SHORT EXERCISE: Output everything from the line containing "Within the set" down to the end of the records as a Markdown table with the columns Row and Line, numbering each row and omitting blank lines.

DATA:
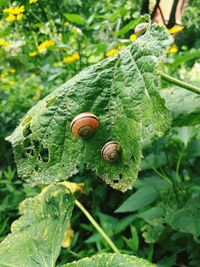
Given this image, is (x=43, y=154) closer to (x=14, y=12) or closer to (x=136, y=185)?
(x=136, y=185)

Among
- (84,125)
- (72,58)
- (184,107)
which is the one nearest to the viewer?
(84,125)

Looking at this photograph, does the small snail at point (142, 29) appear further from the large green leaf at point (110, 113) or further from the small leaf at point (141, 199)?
the small leaf at point (141, 199)

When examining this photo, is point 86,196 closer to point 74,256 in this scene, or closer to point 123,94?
point 74,256

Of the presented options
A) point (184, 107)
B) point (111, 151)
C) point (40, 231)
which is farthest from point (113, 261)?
point (184, 107)

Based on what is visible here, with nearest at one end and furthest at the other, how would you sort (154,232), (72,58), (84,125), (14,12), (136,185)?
(84,125), (154,232), (136,185), (14,12), (72,58)

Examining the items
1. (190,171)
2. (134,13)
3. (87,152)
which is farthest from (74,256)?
(134,13)

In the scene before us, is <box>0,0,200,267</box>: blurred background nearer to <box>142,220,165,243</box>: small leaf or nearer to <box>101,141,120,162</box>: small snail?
<box>142,220,165,243</box>: small leaf

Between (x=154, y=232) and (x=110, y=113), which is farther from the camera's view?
(x=154, y=232)
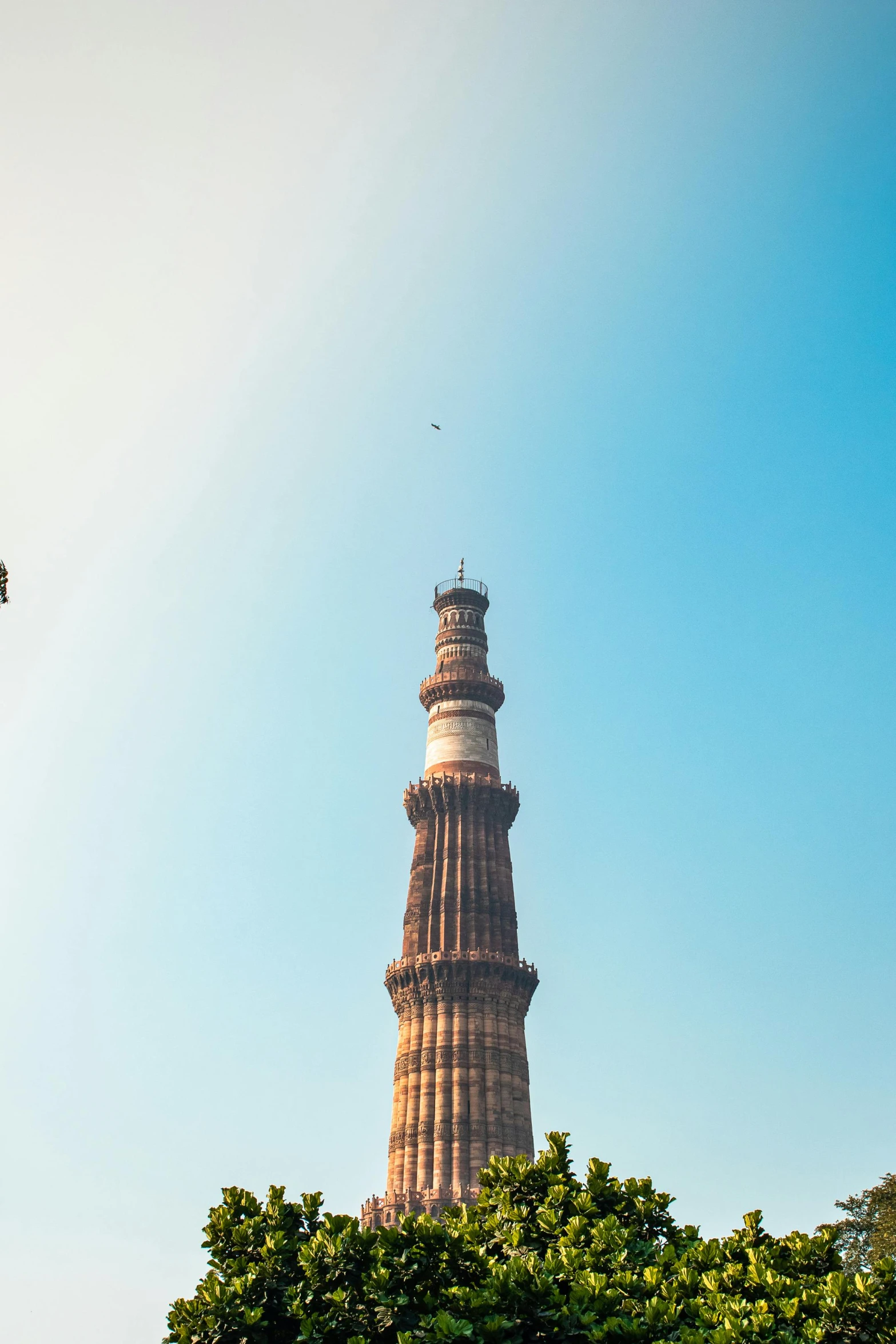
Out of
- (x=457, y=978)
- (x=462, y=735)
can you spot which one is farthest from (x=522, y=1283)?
(x=462, y=735)

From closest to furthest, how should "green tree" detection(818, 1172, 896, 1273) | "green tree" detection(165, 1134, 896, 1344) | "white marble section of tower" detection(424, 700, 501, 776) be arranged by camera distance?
"green tree" detection(165, 1134, 896, 1344)
"green tree" detection(818, 1172, 896, 1273)
"white marble section of tower" detection(424, 700, 501, 776)

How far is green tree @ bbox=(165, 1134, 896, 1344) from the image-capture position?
588 inches

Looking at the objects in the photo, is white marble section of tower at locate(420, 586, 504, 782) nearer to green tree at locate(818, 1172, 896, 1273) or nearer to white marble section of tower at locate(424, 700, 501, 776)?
white marble section of tower at locate(424, 700, 501, 776)

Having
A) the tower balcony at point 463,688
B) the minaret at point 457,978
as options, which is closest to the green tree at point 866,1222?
the minaret at point 457,978

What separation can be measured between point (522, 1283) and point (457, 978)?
39309 mm

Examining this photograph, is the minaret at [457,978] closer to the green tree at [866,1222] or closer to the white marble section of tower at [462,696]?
the white marble section of tower at [462,696]

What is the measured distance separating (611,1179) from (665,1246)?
5.06ft

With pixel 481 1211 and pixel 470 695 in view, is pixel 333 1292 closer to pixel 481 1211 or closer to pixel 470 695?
pixel 481 1211

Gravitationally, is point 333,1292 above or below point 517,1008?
below

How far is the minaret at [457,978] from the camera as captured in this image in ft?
165

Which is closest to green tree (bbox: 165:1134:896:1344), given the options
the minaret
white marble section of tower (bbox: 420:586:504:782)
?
the minaret

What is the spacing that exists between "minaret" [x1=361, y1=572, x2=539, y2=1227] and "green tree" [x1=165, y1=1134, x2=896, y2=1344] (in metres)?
32.4

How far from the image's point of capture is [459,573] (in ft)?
238

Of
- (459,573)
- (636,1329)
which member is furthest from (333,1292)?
(459,573)
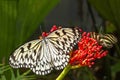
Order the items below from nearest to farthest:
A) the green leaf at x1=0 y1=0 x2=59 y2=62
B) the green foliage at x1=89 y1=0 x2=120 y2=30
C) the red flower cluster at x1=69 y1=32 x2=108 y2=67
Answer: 1. the red flower cluster at x1=69 y1=32 x2=108 y2=67
2. the green leaf at x1=0 y1=0 x2=59 y2=62
3. the green foliage at x1=89 y1=0 x2=120 y2=30

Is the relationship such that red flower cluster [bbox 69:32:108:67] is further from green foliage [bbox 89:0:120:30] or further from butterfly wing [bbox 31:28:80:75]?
green foliage [bbox 89:0:120:30]

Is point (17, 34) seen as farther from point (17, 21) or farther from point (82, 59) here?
point (82, 59)

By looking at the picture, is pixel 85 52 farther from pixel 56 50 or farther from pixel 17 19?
pixel 17 19

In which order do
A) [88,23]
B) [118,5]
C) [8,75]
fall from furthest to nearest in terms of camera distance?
1. [88,23]
2. [118,5]
3. [8,75]

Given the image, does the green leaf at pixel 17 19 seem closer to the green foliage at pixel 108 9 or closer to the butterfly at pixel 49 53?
the green foliage at pixel 108 9

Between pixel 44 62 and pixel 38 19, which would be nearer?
pixel 44 62

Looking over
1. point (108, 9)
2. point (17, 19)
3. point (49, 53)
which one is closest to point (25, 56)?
point (49, 53)

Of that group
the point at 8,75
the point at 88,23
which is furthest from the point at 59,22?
the point at 8,75

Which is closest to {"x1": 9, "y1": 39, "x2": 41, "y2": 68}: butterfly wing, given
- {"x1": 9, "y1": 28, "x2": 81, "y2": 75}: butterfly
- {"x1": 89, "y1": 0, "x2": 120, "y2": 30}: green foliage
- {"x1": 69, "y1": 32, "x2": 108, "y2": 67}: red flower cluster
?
{"x1": 9, "y1": 28, "x2": 81, "y2": 75}: butterfly

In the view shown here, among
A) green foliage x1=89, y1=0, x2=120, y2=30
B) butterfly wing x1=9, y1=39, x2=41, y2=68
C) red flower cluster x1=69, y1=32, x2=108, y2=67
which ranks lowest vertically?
red flower cluster x1=69, y1=32, x2=108, y2=67
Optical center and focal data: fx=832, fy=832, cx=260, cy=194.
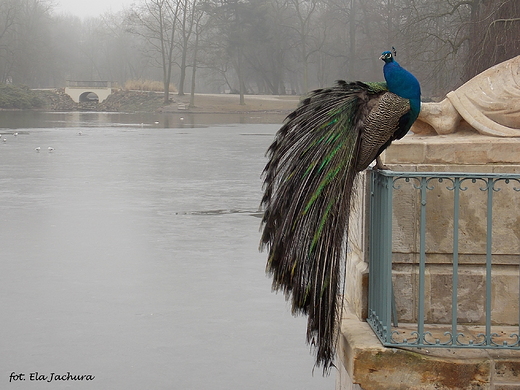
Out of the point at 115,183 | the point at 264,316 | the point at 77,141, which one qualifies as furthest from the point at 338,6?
the point at 264,316

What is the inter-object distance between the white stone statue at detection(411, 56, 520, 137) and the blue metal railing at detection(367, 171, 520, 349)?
Result: 0.35 m

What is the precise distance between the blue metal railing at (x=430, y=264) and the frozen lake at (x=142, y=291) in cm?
141

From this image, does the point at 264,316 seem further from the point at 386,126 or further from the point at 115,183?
the point at 115,183

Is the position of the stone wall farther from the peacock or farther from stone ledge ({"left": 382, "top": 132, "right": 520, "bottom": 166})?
the peacock

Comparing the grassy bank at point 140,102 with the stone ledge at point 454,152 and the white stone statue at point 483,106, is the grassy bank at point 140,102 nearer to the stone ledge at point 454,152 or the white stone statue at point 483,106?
the white stone statue at point 483,106

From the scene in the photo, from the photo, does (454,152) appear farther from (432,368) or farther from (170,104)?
(170,104)

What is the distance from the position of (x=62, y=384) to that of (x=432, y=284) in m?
2.55

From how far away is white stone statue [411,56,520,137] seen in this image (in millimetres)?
4559

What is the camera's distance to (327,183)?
4098 mm

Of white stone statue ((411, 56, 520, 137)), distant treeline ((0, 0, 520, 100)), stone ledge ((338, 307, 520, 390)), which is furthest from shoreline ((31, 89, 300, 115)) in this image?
stone ledge ((338, 307, 520, 390))

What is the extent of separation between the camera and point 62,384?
5.45m

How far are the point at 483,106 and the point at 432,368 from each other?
1495 mm

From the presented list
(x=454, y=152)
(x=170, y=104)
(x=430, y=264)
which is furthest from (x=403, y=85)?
(x=170, y=104)

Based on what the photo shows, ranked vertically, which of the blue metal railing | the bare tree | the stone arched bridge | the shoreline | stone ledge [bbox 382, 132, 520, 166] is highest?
the bare tree
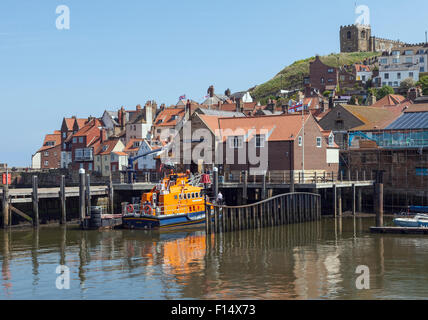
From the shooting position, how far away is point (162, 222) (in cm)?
4712

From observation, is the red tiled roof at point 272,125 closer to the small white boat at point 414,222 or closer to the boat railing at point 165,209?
the boat railing at point 165,209

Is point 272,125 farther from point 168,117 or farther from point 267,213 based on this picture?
point 168,117

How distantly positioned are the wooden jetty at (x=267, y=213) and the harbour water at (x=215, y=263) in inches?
32.6

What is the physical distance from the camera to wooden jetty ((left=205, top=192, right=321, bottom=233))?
147ft

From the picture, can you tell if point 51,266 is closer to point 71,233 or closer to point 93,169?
point 71,233

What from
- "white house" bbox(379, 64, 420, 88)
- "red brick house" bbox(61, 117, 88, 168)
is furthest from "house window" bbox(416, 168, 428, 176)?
"white house" bbox(379, 64, 420, 88)

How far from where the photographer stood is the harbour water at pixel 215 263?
2761 cm

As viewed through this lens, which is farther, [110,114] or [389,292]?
[110,114]

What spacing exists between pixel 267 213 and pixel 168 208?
25.6 feet

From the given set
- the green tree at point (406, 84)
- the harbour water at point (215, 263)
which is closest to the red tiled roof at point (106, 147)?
the harbour water at point (215, 263)

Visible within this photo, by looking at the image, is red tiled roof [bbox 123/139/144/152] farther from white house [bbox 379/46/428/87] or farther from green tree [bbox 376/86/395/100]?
white house [bbox 379/46/428/87]

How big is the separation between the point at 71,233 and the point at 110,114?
68.8 metres

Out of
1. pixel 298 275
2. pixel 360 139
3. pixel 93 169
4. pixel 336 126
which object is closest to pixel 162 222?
pixel 298 275

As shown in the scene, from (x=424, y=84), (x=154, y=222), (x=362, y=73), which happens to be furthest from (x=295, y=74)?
(x=154, y=222)
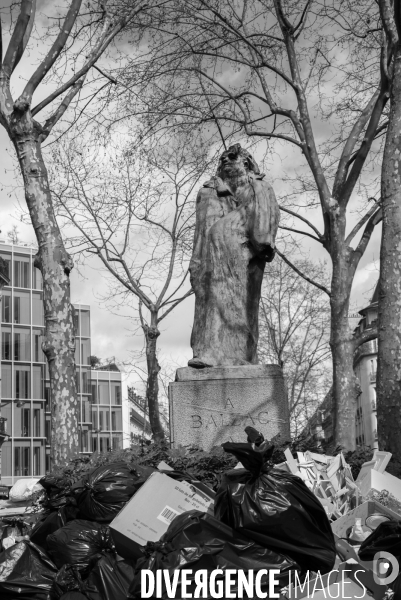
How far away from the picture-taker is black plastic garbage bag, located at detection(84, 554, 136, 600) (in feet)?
12.2

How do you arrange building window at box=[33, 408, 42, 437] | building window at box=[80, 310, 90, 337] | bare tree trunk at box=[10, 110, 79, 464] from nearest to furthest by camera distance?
1. bare tree trunk at box=[10, 110, 79, 464]
2. building window at box=[33, 408, 42, 437]
3. building window at box=[80, 310, 90, 337]

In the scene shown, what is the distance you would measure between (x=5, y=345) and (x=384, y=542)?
69.2 m

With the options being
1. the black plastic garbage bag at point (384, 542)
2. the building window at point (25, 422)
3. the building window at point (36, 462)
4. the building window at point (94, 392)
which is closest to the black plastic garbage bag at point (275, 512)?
the black plastic garbage bag at point (384, 542)

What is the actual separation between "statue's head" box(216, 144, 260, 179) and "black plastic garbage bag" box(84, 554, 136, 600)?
4526mm

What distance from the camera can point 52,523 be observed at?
497 centimetres

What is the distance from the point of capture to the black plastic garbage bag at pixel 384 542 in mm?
3293

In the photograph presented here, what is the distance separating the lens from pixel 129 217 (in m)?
23.8

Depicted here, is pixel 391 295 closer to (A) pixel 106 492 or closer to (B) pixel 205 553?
(A) pixel 106 492

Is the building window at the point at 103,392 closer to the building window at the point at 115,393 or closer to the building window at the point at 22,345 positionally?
the building window at the point at 115,393

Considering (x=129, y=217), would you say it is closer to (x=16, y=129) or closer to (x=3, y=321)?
(x=16, y=129)

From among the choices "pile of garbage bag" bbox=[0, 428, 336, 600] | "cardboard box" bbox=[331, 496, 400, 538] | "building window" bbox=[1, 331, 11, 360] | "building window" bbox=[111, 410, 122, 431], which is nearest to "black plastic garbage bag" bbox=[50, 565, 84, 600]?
"pile of garbage bag" bbox=[0, 428, 336, 600]

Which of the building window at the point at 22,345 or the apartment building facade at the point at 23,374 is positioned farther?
the building window at the point at 22,345

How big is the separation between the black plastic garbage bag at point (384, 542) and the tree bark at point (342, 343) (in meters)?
11.3

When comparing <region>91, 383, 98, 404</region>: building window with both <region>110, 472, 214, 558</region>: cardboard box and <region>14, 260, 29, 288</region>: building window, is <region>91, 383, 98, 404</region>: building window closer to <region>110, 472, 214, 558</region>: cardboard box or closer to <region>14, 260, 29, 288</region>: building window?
<region>14, 260, 29, 288</region>: building window
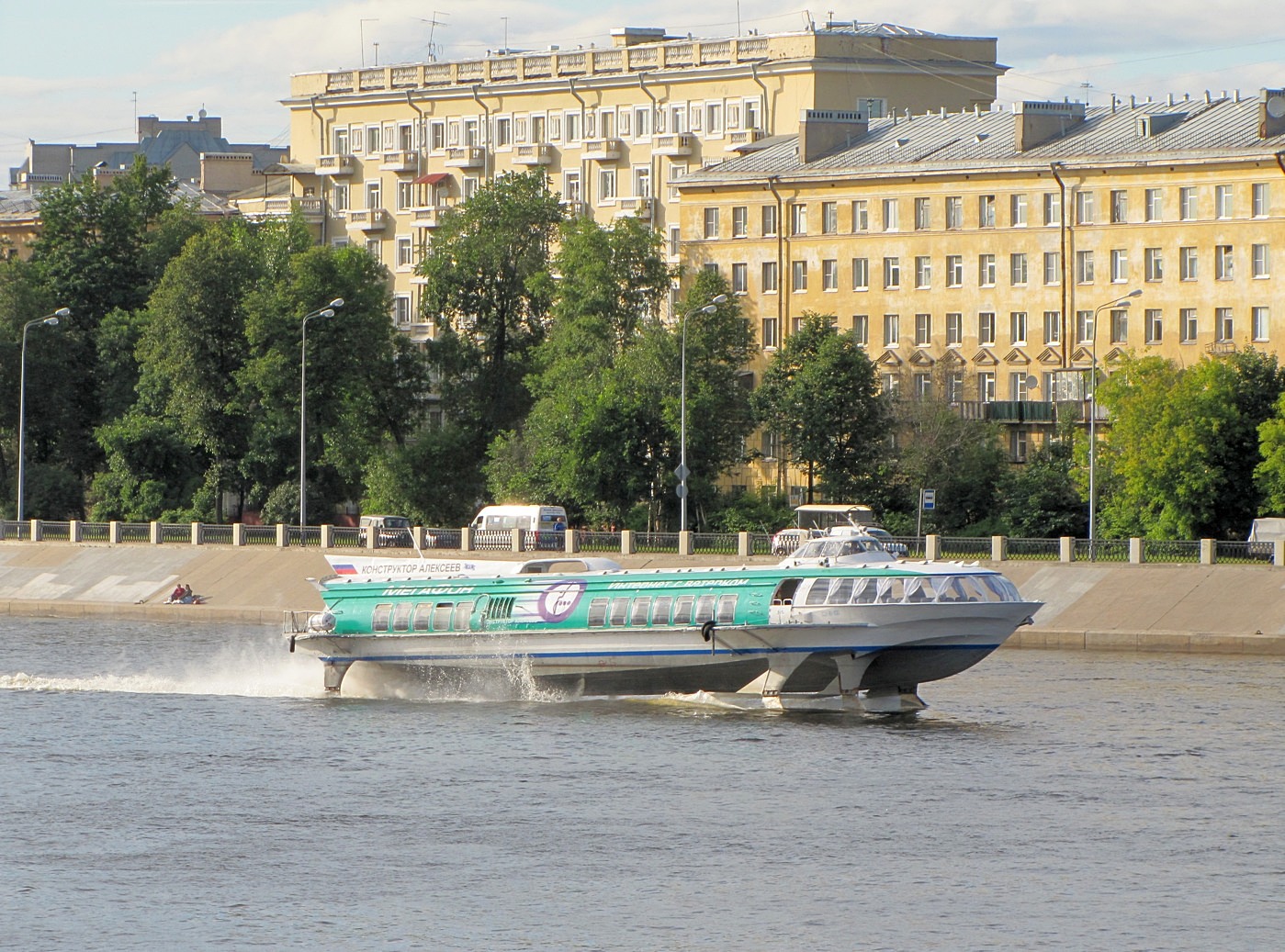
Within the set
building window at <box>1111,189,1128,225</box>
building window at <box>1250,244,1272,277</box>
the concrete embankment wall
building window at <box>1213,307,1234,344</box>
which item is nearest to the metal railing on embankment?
the concrete embankment wall

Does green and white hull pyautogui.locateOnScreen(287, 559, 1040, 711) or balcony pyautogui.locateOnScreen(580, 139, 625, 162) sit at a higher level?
balcony pyautogui.locateOnScreen(580, 139, 625, 162)

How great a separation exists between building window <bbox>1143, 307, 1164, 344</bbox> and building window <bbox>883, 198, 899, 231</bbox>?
13004mm

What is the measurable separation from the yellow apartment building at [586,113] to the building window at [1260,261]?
2790 cm

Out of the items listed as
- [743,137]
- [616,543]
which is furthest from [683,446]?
[743,137]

EXERCISE RESPONSE:
| Row | Line |
|---|---|
| 1 | Within the set |
| 2 | building window at <box>1111,189,1128,225</box> |
| 3 | building window at <box>1250,244,1272,277</box> |
| 4 | the concrete embankment wall |
| 5 | building window at <box>1213,307,1234,344</box> |
| 6 | which item is nearest to the metal railing on embankment? |
| 7 | the concrete embankment wall |
| 8 | Does green and white hull pyautogui.locateOnScreen(287, 559, 1040, 711) or balcony pyautogui.locateOnScreen(580, 139, 625, 162) sit at a higher level? |
| 9 | balcony pyautogui.locateOnScreen(580, 139, 625, 162) |
| 10 | How great a separation exists between building window <bbox>1143, 307, 1164, 344</bbox> and building window <bbox>883, 198, 899, 231</bbox>? |
| 11 | 13004mm |
| 12 | What is the measurable separation from the yellow apartment building at [586,113] to the building window at [1260,261]? |
| 13 | 2790 cm |
| 14 | Out of the items listed as |
| 15 | - [743,137] |
| 16 | - [616,543] |
| 17 | which is furthest from [683,446]? |
| 18 | [743,137] |